Het kampeerterrein bleek een stuk sneeuwvrij, maar wel heel open plek te zijn, gelegen aan een bergmeertje (Russett Lake). Er stonden wijdverspreid een vijftiental tenten en veel kampeerders hadden een muurtje van stenen voor hun tent gelegd om de koude harde wind te breken. We rustten kort uit op een steile heuvel (uit de wind natuurlijk) en hadden de handschoenen erbij aan getrokken. Na wat boterhammen met kaas gingen we de tent opzetten. Onze tent bleek prima bestand tegen de stormachtige wind en doodmoe vielen we in onze warme slaapzakken al snel in een diepe slaap.

De volgende dag begon heerlijk zonnig. Na wederom boterhammen met kaas verorberd te hebben, pakten we onze tent in. We hadden goed zicht op de gletsjer, die in de ochtendzon een stuk mooier was dan de dag ervoor. Eigenlijk was de gletsjer mij de dag ervoor door de vermoeidheid nauwelijks opgevallen. Het hele kampeerterrein lag er prachtig bij: wat is het dan toch een bijzonder leuke ervaring om met je tentje bovenop een berg te kamperen. De terugweg was een stuk minder pittig dan de heenweg. We zagen een stuk meer marmotten en eekhoorns. Misschien was het wel daarom...

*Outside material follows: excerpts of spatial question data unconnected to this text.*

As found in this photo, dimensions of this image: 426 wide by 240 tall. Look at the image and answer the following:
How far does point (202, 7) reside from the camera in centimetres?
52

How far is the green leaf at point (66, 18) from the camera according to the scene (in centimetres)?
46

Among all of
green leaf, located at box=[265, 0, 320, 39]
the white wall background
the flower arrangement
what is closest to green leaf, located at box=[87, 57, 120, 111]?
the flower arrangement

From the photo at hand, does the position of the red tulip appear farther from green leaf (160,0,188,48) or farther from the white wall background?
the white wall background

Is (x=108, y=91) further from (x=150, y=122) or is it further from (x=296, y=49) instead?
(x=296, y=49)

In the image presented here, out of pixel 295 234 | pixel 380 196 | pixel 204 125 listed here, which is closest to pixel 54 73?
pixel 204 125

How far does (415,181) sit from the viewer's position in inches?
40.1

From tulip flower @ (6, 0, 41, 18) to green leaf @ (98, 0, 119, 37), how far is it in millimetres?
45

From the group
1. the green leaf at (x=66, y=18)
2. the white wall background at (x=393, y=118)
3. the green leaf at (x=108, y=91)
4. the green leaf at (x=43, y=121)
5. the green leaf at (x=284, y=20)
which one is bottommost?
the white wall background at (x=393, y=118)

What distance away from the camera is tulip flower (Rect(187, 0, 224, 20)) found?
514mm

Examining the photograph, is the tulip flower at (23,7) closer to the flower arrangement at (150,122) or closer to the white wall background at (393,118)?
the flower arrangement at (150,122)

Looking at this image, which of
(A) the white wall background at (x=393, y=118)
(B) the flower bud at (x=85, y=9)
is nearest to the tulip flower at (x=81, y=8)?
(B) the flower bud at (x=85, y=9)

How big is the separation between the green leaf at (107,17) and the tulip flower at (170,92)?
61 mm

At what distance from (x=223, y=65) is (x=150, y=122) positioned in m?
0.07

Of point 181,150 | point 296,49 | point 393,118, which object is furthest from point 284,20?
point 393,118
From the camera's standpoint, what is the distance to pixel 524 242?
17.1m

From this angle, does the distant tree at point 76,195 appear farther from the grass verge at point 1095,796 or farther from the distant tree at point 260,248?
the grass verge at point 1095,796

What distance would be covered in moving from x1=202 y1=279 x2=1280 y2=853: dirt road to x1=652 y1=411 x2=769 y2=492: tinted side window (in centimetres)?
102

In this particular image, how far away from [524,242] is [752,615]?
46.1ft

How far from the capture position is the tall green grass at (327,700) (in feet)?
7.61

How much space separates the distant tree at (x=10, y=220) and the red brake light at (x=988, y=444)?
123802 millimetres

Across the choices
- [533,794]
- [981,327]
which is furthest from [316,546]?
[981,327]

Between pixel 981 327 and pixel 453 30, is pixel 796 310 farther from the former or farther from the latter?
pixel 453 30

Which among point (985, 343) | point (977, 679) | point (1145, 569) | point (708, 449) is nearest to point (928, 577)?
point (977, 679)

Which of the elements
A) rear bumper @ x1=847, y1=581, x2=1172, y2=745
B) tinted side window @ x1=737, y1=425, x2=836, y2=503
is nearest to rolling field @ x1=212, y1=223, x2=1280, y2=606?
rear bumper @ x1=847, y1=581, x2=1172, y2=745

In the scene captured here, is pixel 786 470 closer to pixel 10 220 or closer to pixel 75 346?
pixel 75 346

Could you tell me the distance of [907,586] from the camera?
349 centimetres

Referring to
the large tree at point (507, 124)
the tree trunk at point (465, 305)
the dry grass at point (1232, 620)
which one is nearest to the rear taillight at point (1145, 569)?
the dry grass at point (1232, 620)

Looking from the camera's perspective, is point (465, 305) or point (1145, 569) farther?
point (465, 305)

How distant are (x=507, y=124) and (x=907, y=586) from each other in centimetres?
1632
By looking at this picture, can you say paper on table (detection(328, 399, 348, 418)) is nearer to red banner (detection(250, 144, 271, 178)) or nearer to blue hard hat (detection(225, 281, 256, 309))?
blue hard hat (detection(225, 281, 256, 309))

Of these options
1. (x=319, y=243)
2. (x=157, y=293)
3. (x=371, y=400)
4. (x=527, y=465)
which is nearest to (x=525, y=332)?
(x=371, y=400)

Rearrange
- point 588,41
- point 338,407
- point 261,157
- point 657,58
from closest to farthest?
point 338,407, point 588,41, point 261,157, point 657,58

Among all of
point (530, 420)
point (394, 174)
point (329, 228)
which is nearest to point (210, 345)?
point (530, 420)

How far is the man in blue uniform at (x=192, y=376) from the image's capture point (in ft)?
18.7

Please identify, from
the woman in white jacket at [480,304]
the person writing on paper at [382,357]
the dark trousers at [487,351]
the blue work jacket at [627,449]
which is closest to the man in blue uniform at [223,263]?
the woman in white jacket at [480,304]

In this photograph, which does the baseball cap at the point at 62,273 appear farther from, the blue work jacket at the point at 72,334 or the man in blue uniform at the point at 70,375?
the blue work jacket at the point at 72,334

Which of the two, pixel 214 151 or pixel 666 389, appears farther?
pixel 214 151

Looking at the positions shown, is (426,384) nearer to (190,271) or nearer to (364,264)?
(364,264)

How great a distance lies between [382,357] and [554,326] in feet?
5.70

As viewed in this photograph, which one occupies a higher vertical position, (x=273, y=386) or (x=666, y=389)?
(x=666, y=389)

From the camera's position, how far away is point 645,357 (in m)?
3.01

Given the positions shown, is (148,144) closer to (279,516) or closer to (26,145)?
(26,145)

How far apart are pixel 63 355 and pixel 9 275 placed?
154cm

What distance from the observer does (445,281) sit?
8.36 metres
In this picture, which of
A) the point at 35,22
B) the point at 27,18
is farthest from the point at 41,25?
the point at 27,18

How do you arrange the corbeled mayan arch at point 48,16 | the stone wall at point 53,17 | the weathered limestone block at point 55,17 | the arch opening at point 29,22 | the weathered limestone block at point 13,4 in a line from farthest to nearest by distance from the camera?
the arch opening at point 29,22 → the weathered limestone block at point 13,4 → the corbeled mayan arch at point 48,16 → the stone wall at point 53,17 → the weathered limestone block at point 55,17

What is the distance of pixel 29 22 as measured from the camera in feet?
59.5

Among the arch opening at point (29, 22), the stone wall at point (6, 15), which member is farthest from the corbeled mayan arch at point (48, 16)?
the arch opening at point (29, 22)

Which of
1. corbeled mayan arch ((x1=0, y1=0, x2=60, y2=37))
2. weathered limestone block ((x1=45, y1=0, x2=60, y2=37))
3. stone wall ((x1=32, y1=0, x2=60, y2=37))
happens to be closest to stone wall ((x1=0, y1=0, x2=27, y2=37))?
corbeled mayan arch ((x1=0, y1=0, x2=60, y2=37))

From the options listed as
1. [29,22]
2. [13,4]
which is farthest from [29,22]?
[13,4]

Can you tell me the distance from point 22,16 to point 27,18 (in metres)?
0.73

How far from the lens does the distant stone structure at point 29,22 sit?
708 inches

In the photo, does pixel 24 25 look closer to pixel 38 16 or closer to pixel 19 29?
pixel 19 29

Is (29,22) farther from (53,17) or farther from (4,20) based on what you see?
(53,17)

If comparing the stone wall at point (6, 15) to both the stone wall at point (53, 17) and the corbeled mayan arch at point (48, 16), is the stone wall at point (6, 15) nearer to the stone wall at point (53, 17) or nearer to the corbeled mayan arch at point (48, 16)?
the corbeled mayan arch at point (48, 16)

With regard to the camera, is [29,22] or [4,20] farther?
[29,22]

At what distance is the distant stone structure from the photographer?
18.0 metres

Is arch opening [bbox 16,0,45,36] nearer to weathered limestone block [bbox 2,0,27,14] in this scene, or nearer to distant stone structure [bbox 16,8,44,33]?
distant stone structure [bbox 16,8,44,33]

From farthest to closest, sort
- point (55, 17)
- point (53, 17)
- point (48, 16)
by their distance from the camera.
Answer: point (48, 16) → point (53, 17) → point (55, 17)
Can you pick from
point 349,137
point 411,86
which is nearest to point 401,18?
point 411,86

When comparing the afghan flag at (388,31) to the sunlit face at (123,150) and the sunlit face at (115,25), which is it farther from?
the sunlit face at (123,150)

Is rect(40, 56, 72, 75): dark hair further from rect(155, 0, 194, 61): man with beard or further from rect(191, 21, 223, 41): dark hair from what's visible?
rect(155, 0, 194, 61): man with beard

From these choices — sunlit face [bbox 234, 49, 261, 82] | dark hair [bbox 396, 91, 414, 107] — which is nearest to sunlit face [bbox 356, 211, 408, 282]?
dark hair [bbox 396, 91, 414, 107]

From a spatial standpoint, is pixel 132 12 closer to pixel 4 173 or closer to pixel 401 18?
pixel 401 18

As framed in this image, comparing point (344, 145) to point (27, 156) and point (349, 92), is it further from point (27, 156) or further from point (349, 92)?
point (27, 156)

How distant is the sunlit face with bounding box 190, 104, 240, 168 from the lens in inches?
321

Onderweg kwamen we een jonge vent uit Vancouver tegen, die ongeveer dezelfde wandeling liep. Nou ja liep, hij deed het rennend. Even in een middagje 20 kilometer bergop, bergaf rennen en dan weer met de bus terug. Wij liepen in totaal zo’n 25 kilometer. We raakten aan de praat, over de activiteiten rond Whistler. Over het leven in Canada en in Vancouver in het bijzonder. Hij bleek in de IT te werken en het gesprek werd zowaar een verkapt job interview. Het blijkt dat er in Canada een schreeuwend tekort bestaat aan technisch personeel. Zijn bedrijf zocht nog een datacenter architect. Of ik daar geen interesse in had… Na zijn verzoek tot sollicitatie vriendelijk afgewezen te hebben door te stellen dat onze reislust nog lang niet voorbij was, vervolgden wij onze bergwandeling. De eerste helft van de terugweg was hetzelfde als de heenweg, maar nu bogen we halverwege af en volgden het pad naar de Peak-2-Peak lift.

Deze beroemde skilift ligt tussen de twee hoogste bergtoppen bij Whistler in en de uitzichten zijn dan ook werkelijk adembenemend. Na de skilift stapten we weer over in een stoeltjeslift, die voerde langs de trainingscomplexen voor bobsleeën, rodelen en freestyle ski-jumping (in de zomer gebruiken ze hiervoor een zwembad als landingsplek). We zagen een paar potentiele olympisch kampioenen na een paar fraaie salto's met schroeven gedraaid te hebben met een grote plons in het bad neerkomen.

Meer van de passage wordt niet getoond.